From the view of structure/topology reorganization, most subsystems of SCPS, especially these redundant subsystems, have similar control logics/operations, i.e., finding the best successor, disconnecting, waiting and synchronizing. With the increasing of the scale, SCPS has more similar subsystems and it is easier to have small . The reliability equations show that it can improve the reliability of SCPS by decoupling the similar control logics and moving them to a special manager subsystem. SDA can simplify the management of version consistency and improve the utilization of resource. Moreover, SDA can also reduce the differences in behavior that caused by diversity, which can improve the stability and predictability. The greatest advantage of SAD is that we can design a formal programmable contract, and the manager can adjust the behavior of subsystems according to the contract. Furthermore, the coordinator subsystem can generate a new service to coordinate the temporary team. As most of contract validation are the same, i.e., the grammar checking, and the compilation (if we use bytecode supported language like the java), the integration of these codes can significantly improve the dependability of contract and simplify the normal functional logic.
3.4. Summary of the Dependable SCPS Architecture and Organization
In this section, we survey the technologies/methodologies to design a dependable self-adaptive architecture. Obviously, it is impossible to achieve the dynamic adaptation in a changeable environment with static architecture and predefined rules. Hence, we need to design a dynamic and flexible architecture for SCPS. With a dynamic architecture, SCPS can generate the optimal solution for each adaptation decision by selecting the best subsystems and arranging them with an optimal organization. For engineering, we need to follow the methodologies of decoupling, abstraction and design diversity, design a formal compositional architecture, and improve the C&C of heterogeneous subsystems. Therefore, we can be able to build a dependable SCPS.

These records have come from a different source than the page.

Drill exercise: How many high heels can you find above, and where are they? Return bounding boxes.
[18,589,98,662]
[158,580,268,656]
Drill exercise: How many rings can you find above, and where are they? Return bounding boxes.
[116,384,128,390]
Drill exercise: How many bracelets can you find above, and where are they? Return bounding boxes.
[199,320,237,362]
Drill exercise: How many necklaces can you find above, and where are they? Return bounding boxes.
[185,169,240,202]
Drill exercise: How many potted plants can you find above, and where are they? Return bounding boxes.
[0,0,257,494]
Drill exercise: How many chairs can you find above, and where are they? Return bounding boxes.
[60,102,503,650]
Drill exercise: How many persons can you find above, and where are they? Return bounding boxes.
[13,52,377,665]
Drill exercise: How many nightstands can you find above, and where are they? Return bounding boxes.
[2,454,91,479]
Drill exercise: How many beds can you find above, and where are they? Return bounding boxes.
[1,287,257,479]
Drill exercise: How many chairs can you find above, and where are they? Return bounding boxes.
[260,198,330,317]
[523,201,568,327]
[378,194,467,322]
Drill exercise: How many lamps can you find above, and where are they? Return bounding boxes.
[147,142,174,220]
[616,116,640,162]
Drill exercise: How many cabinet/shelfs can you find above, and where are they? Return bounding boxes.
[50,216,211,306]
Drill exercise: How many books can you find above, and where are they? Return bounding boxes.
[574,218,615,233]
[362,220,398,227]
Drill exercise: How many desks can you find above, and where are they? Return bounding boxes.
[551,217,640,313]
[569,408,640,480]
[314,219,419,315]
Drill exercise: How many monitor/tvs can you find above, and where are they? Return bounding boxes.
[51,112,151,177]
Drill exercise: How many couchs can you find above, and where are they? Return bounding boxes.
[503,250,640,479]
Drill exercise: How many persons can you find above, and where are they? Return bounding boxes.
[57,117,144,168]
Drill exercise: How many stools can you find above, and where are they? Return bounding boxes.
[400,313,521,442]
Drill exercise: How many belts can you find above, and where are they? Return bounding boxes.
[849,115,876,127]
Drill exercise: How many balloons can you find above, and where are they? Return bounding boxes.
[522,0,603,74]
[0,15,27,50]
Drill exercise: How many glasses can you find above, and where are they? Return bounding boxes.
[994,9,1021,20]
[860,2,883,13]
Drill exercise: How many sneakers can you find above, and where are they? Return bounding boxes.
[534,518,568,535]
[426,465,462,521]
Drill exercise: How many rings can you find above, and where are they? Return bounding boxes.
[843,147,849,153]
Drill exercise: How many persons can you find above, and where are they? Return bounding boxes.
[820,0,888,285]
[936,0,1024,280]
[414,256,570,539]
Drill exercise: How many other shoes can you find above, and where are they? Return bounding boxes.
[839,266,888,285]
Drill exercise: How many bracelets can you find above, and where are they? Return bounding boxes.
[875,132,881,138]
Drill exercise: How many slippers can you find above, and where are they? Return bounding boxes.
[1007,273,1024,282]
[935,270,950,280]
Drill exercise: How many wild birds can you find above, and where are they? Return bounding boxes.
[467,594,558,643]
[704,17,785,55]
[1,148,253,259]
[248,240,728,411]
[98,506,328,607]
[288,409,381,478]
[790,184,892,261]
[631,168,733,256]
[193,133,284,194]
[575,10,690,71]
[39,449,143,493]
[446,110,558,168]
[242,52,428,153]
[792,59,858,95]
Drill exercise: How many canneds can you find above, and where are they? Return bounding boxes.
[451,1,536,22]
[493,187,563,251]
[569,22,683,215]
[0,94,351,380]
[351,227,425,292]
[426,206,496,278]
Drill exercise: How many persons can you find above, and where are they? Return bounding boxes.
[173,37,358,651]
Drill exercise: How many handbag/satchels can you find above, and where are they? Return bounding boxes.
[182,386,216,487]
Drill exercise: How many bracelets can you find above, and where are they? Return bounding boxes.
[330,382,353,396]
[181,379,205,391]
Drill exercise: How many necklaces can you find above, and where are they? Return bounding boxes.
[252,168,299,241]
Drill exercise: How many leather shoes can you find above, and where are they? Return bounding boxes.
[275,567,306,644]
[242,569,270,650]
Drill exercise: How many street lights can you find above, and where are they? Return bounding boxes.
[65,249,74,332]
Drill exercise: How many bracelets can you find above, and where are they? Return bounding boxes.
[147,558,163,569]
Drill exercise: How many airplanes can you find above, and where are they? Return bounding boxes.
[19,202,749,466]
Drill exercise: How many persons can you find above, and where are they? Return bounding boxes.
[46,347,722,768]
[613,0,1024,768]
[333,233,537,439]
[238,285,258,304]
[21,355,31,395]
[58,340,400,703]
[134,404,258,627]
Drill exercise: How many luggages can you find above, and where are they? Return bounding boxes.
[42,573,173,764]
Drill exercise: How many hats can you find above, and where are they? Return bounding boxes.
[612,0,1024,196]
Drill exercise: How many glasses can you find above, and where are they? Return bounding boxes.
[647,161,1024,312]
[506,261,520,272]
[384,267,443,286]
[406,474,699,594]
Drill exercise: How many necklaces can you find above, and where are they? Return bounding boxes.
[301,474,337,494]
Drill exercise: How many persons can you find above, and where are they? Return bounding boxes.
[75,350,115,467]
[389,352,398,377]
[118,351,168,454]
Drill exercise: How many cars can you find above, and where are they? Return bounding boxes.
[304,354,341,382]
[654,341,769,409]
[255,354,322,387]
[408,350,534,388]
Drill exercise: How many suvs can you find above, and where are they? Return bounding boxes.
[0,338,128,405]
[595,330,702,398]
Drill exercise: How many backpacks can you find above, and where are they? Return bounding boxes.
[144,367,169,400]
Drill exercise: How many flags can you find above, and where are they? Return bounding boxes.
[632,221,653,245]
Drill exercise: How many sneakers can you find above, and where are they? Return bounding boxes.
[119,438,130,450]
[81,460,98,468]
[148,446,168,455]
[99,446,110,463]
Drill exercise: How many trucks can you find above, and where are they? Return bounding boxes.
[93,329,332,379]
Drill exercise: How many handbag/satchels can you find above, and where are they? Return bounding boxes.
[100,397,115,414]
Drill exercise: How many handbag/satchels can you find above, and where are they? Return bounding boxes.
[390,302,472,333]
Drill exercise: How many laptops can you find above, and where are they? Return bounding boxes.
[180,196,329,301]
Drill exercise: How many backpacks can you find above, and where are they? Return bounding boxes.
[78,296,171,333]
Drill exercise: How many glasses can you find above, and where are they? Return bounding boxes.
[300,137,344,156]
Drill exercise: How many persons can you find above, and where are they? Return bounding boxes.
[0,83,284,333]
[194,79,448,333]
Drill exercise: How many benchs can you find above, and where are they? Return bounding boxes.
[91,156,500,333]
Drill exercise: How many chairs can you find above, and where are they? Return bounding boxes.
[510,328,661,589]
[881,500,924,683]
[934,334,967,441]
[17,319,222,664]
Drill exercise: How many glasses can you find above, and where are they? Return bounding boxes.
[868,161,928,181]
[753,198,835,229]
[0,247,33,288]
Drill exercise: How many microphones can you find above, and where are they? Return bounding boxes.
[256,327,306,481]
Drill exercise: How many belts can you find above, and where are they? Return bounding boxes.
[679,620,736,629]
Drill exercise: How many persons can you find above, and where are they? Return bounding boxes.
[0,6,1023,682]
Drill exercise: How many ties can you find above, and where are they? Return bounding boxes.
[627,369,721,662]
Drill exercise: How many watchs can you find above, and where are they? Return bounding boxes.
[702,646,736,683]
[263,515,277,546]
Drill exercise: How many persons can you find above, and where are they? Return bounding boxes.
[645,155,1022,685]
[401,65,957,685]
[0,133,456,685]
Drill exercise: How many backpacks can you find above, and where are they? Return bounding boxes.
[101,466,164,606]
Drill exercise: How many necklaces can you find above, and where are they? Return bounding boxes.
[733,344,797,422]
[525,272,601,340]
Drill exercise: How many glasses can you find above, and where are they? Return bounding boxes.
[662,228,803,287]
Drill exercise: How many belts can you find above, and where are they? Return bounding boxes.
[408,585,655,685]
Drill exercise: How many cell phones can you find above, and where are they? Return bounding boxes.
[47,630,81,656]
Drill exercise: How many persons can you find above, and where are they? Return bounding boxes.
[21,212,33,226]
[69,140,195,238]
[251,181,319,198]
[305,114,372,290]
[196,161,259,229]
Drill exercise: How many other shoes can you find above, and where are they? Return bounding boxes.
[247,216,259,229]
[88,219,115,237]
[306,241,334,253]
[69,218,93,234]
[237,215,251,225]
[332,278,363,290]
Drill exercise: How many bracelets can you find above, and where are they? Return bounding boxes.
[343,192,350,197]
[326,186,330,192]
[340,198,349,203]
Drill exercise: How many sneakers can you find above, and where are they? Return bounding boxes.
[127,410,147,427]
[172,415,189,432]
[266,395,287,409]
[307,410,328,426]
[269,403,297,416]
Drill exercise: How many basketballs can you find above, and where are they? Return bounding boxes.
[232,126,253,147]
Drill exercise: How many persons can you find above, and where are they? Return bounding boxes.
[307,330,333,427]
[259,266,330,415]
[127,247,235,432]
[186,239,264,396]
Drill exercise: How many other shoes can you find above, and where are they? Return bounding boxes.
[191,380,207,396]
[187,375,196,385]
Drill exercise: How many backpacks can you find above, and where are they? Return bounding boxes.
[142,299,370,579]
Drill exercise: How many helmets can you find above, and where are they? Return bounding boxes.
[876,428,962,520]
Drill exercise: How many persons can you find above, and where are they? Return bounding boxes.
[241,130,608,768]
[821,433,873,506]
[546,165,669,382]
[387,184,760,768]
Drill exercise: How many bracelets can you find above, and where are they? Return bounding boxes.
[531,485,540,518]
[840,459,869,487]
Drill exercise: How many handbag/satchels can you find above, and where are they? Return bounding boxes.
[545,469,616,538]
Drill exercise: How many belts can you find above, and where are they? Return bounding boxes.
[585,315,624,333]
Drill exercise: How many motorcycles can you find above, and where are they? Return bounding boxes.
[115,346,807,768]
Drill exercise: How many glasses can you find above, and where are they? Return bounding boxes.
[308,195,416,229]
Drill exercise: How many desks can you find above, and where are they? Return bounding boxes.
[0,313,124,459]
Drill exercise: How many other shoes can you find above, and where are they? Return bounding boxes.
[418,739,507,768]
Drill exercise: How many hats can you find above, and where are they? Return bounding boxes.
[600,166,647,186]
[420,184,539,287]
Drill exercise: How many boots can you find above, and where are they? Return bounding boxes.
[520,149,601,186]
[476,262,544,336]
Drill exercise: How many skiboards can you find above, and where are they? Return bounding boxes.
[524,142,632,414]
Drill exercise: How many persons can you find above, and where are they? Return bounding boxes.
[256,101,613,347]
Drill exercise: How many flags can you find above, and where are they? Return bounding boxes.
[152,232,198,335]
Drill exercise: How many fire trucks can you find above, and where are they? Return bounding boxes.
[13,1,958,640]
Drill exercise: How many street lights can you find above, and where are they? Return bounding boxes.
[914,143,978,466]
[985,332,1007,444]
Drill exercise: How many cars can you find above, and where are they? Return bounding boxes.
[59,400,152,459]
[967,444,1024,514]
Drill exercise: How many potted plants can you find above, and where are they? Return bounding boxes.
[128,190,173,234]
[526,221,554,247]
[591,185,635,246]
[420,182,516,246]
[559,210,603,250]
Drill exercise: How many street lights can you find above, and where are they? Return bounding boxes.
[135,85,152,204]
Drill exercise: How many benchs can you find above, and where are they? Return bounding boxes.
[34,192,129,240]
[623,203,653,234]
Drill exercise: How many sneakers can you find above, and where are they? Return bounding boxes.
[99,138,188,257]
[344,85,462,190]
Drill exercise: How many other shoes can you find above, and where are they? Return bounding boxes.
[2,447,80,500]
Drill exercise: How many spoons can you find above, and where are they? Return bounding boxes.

Reducing complexity and using simplicity to control complexity are the core methodology to improve the dependable SCPS at architecture level. Decoupling and abstraction are the cornerstones of these technologies and are wildly applied in architecture design. With the increasing scale of SCPS, organization management becomes more and more important. Decoupling the control logic of self-organization from functional/business logic is an inevitable trend, such as ABSA and SDA. Considering the limited resources of a single subsystem, the roles of subsystem will be subdivided and subsystems just focus on partial tasks, such as fault detection and fault diagnose. The architecture with multi-role subsystems will be a natural solution to SCPS. Hence, we can design heterogeneous subsystems with specified infrastructures (hardware and software) to perfectly match the requirements of roles.
Redundancy and fault isolation are the two basic solutions to improve the dependability of system. For the subsystems with rich resources (i.e., DSS), virtualization is a cheap and efficient solution to implement them. For the sensors and actuators, the common solution to achieve fault tolerance is deploying redundant physical devices. Another popular method is design diversity, which is adopted to tolerate the failures that caused by the unexpected environment and defect of software. Task migration/scheduling is the basic technology for self-healing (i.e., Fault recovery and fault avoidance). Currently, rules, knowledge and ontology are three mainstream methods to implement self-management decision making. Data driven methods, especially machine learning based methods, are becoming more and more popular for self-adaptation. However, the researches of data driven self-healing are few. One main reason is that current data analysis theory is not appropriate for analyzing the causality, and more detailed discussion will be found in
Section 6.
Redundancy with the same subsystems can’t avoid the failures caused by the defects of design. To tolerate the unexpected failures and improve the survivability of SCPS, we need to apply diversiform design. We believe that design diversity is the inevitable trend for SCPS engineering. However, design diversity increases the inconsistency of the heterogeneous subsystems. It is recommended to apply design diversity with standardization and formal abstraction. Standardization can provide consistent definition of interfaces and message format, and formal abstraction can generate diversiform but isomorphic subsystems, which are two useful solution to avoid ambiguous behaviors. Isolation is another remedial measure to reduce the effect of ambiguous behaviors.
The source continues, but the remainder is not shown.